■ **Problem set**
**A)** Based on the text about Rada Borić below, decide whether each statement agrees with it. Answer yes or no for each, and quote the words of the text that settle it.
(i) Borić edited the first Finnish-Croatian / Croatian-Finnish dictionary while she was working in Finland.
(ii) The Center for Women's Studies that Borić helped found was established in 2005.
(iii) Borić is the current president of the New Left party.
**B)** Summarize the text about Rada Borić below in two sentences.

■ **Excerpted text**
Segment Open
Member of the Croatian Parliament for 7th electoral district
- In office 22 July 2020 – 16 May 2024 Serving with Ivana Kekin (substituted from 15 September 2021);

Personal details
- Born: 11 September 1951 (age 74) Zagreb, SR Croatia, Yugoslavia
- Party: New Left (2016–present) We Can! (2023–present)
- Education: University of Zagreb

= Rada Borić =

Croatian feminist

Rada Borić (born 1951) is a Croatian politician, scholar, feminist, and women's rights activist. She has served as member of the Croatian Parliament from 2020 to 2021 and since 2024. She is one of the founders and the current vice-president of the New Left political party, and a member of the green-left We Can! party.

While working in Finland, she edited the first Finnish-Croatian / Croatian-Finnish dictionary, ensuring that all nouns included both the feminine and masculine forms. She was among the founders of the Centar za ženske studije (Center for Women's Studies) in 1995, the first gender studies program in Croatia. She has been recognized for her work on programs that protect and promote women by the Order of the White Rose of Finland and the Order of the Croatian Interlace.
Segment Closed
■ **Extracted records**
Segment Open
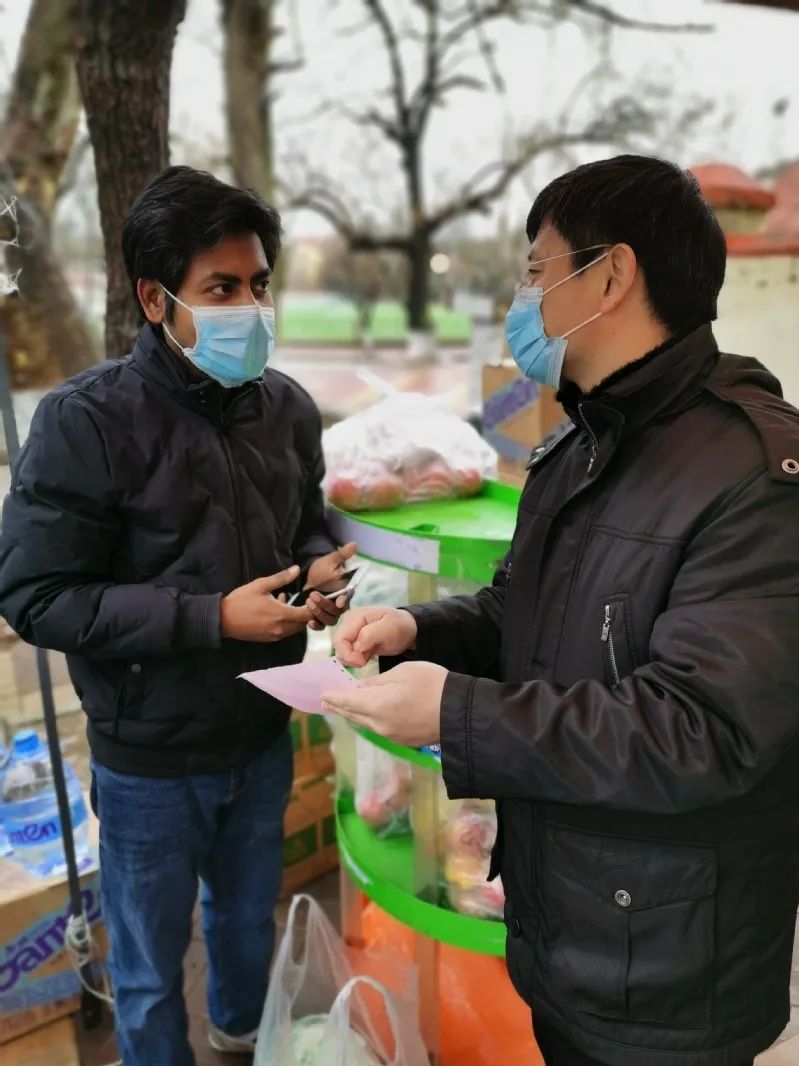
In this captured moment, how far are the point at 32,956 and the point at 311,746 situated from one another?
892 mm

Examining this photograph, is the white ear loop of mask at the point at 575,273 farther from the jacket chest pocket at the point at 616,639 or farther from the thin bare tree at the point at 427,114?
the thin bare tree at the point at 427,114

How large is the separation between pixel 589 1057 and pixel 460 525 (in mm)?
907

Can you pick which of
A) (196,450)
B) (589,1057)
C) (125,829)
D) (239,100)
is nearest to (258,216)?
(196,450)

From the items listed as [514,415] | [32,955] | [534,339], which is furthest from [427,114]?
[32,955]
Segment Closed
■ **Solutions below**
**A)**
(i) Yes: "While working in Finland, she edited the first Finnish-Croatian / Croatian-Finnish dictionary"
(ii) No: "She was among the founders of the Centar za ženske studije (Center for Women's Studies) in 1995"
(iii) No: "She is one of the founders and the current vice-president of the New Left political party"

**B)** Rada Borić, born in 1951, is a Croatian politician, scholar, feminist and women's rights activist who has served in the Croatian Parliament, co-founded the New Left and serves as its vice-president, and belongs to the green-left We Can! party. She edited the first Finnish-Croatian / Croatian-Finnish dictionary, giving every noun both feminine and masculine forms, helped found Croatia's first gender studies program in 1995, and has been recognized with the Order of the White Rose of Finland and the Order of the Croatian Interlace.